- Records shown
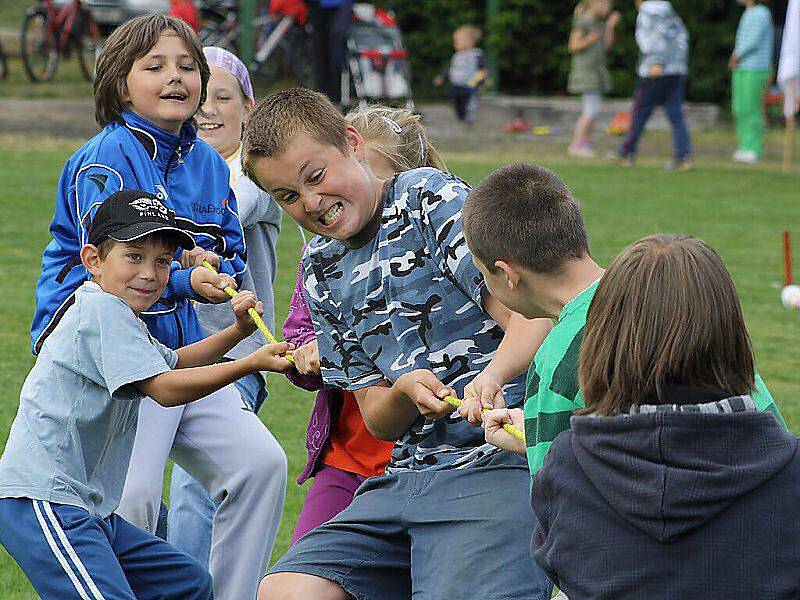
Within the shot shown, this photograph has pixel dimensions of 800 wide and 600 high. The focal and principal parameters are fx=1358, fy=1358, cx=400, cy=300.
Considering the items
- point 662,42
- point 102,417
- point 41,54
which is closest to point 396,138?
point 102,417

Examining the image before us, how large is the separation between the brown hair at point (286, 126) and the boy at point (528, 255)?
572 mm

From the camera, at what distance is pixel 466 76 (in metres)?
18.0

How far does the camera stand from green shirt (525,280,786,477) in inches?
106

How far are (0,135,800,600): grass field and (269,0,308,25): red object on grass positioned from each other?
4197 mm

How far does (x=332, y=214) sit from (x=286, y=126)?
252 millimetres

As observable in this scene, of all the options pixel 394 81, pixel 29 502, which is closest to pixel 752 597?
pixel 29 502

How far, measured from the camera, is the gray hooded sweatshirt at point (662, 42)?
49.0 feet

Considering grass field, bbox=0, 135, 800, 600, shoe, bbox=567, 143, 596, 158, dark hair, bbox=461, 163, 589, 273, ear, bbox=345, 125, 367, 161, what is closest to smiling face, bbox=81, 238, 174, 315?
ear, bbox=345, 125, 367, 161

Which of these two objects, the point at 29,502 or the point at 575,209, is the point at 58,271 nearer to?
the point at 29,502

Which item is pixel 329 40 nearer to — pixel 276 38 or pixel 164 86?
pixel 276 38

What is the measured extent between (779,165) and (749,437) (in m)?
14.3

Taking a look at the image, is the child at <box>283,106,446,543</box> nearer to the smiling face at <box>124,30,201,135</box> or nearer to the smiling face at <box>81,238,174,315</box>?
the smiling face at <box>81,238,174,315</box>

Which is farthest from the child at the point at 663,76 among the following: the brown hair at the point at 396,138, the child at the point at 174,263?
the child at the point at 174,263

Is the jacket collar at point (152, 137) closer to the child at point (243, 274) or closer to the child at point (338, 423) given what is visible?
the child at point (243, 274)
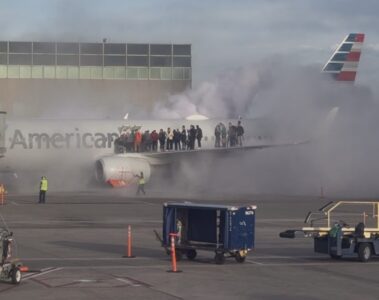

- Exercise aim
Return word for word the stretch of the records from the line containing "Taking a look" through the end of the records, both ends included, and leave the pictures out.

- Problem solution
Taking a look at the image, is the child at <box>283,106,446,543</box> nearer to the smiling face at <box>124,30,201,135</box> or nearer to the smiling face at <box>81,238,174,315</box>?
the smiling face at <box>81,238,174,315</box>

Which is farthest from the child at the point at 663,76 among the following: the brown hair at the point at 396,138, the child at the point at 174,263?
the child at the point at 174,263

Is the jacket collar at point (152, 137) closer to the child at point (243, 274) or closer to the child at point (338, 423) given what is visible?
the child at point (243, 274)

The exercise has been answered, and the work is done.